I'm new to the process of treating comm ports like files, so some windows serial port methodology escapes me.  Does serial port input get stored in a buffer, and then read out of the buffer using ReadFile?  If so, does it work something like Console input buffers?  Hypothetically, if I opened a connection, and input came in, but I never used ReadFile, would it just stack up in there indefinitly?  If I set all the time-outs to zero, and make a call to readfile, and no data has come in, will it just stay hung in the ReadFile function until something does?  If I only read in 1 byte, and 4 bytes have come in, will the other three be there waiting for me later?  Does 'asynchronous' (overlapped) file i/o have anything at all to do with 'asynchronous' serial port operation?  Am I anywhere near the right track?

as always, you guys are awesome for putting up with such ridiculous questions.

alan
Strange women, lying in ponds, distributing swords, is no basis for a system of government

agathon

Hi,

Synchronous serial communication is a protocol which is usually realized in hardware. The serial device speaks to another serial device continuously Communication is established at power up. The transmitter comes up and begins sending a continuous stream of SYNC characters. When the receiver comes up, it monitors the serial line bit by bit until it recognizes a SYNC character. The receiver then switches into a mode in which each block of eight (for instance) bits is transferred into a receive buffer unless it is a SYNC character. SYNC  characters are discarded. The transmitter sends SYNC characters until it receives input from its driver. It transmits characters on the serial line until it has no more characters to send, then reverts to sending SYNC characters.
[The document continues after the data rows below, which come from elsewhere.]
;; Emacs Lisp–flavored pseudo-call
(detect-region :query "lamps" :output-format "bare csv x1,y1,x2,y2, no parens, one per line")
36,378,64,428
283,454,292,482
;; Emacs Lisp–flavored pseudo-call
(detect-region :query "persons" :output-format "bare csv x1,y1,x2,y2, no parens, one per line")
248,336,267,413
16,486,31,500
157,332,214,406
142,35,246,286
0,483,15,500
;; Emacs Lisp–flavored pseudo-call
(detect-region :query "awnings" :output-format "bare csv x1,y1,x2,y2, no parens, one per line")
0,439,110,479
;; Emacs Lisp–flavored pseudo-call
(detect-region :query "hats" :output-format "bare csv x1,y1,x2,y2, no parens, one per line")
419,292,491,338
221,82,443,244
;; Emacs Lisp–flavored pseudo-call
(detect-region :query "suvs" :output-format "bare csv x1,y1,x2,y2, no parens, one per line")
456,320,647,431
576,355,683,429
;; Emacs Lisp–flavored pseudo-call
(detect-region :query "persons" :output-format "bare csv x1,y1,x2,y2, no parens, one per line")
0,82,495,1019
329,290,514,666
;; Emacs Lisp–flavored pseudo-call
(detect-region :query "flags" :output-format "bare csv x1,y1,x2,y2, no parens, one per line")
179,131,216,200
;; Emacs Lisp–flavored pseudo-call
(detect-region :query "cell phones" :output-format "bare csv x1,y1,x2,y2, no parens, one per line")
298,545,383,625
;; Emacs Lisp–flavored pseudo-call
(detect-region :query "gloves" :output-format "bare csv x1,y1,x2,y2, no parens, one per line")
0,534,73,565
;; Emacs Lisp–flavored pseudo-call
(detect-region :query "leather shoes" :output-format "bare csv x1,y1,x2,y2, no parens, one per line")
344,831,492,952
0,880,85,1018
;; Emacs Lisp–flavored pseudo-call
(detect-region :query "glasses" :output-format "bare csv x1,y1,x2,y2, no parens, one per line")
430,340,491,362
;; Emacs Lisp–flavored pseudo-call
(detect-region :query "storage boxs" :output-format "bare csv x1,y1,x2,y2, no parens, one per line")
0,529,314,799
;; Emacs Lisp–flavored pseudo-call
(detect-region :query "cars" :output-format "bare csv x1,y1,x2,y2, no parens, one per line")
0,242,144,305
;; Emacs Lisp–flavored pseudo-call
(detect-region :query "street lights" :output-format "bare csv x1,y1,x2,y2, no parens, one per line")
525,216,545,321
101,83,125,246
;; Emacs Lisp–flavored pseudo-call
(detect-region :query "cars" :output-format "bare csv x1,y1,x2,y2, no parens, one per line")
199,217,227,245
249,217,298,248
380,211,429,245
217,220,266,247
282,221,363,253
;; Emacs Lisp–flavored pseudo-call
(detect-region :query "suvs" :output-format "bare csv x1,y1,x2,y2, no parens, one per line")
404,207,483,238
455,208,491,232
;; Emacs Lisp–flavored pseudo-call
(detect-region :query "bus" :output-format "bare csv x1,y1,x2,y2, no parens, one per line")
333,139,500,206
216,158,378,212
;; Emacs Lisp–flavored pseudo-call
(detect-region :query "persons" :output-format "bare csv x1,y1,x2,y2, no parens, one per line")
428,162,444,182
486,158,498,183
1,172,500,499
In contrast to asynchronous serial communication, synchronous serial communication requires no start or stop bits, therefor maximizing the efficiency of the serial link.

In asynchronous serial communication, the transmitter is silent until its driver sends it characters to transmit. The asynchronous transmitter prefixes some number of start bits, and appends some number of stop bits, to each character that it sends. When it has no character to send, it is silent.

As you can see, the asynchronicity of asynchronous serial communication is unrelated to the asynchronicity of asynchronous file i/o.